Studio album by the Gun Club
- Released: 1993
- Recorded: January 1992 – February 1993
- Studios: Bananas, Haarlem, Netherlands; "Blue Monsoons" Studio Zeezicht, Spaarnwoude, Netherlands
- Genres: Blues; alternative rock;
- Labels: Triple X New Rose
- Producers: Jeffrey Lee Pierce, Peer Rave

The Gun Club chronology
| Divinity (1991) | Lucky Jim (1993) | Live in Europe (1993) |

= Lucky Jim (album) =

Lucky Jim is the seventh and final studio album by the American rock band the Gun Club, released in 1993. The album is "dedicated to the cities of Saigon and London, Fall and Winter 1991".

==Production==
The album was recorded in Holland, with the band made up of Jeffrey Lee Pierce, Romi Mori and Nick Sanderson. Bart Van Poppel played organ during the recording sessions.

==Critical reception==

Trouser Press called the album "an eerily austere record that displays the more spectral side of Pierce's voice, particularly on the dejected title track and 'Cry to Me' ... the manner in which he replaces post-adolescent rage with full-blown adult emptiness is mighty impressive." Billboard deemed it "a haunting record that reflected Pierce's experiences in Japan and Vietnam, countries to which he traveled several times in the early '90s." The Morning Call noted that "the tempos are slower, the song structures are more dynamic ... and there is an increased attention to melody and texture."

# DATA SHOWN
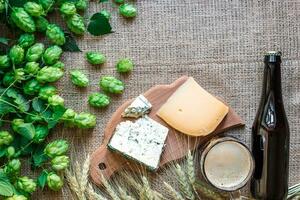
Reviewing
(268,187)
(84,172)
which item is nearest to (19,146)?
(84,172)

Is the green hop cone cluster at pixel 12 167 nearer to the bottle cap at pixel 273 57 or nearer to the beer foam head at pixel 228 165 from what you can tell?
the beer foam head at pixel 228 165

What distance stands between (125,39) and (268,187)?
518 millimetres

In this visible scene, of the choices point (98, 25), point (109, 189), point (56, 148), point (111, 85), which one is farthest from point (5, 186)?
point (98, 25)

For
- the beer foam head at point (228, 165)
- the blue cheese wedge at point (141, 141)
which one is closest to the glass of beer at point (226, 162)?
the beer foam head at point (228, 165)

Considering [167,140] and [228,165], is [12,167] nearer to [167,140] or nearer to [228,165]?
[167,140]

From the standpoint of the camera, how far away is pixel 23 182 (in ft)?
4.50

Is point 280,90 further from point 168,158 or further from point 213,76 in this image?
point 168,158

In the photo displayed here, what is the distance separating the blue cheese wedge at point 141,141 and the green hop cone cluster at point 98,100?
0.07 m

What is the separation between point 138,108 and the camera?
1.40m

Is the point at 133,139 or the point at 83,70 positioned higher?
the point at 83,70

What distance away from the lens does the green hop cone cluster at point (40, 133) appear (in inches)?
53.9

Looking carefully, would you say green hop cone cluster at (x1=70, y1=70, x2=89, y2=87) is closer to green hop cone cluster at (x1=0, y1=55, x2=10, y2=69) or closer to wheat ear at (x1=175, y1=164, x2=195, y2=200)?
green hop cone cluster at (x1=0, y1=55, x2=10, y2=69)

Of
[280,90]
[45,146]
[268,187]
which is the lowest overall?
[268,187]

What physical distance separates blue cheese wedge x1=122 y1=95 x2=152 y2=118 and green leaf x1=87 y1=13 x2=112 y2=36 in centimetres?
19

# REQUESTS
1/ Answer these questions from the album article:
(a) Which studio in Haarlem was used for the recording?
(b) Who played organ during the recording sessions?
(c) Which publication called the album "a haunting record"?
2/ Filter the entries, keeping every line that contains the string "nearer". Case counts.
The album article and the entries are unrelated to each other.

# SOLUTIONS
1/
(a) Bananas
(b) Bart Van Poppel
(c) Billboard

2/
Is the green hop cone cluster at pixel 12 167 nearer to the bottle cap at pixel 273 57 or nearer to the beer foam head at pixel 228 165 from what you can tell?
Considering [167,140] and [228,165], is [12,167] nearer to [167,140] or nearer to [228,165]?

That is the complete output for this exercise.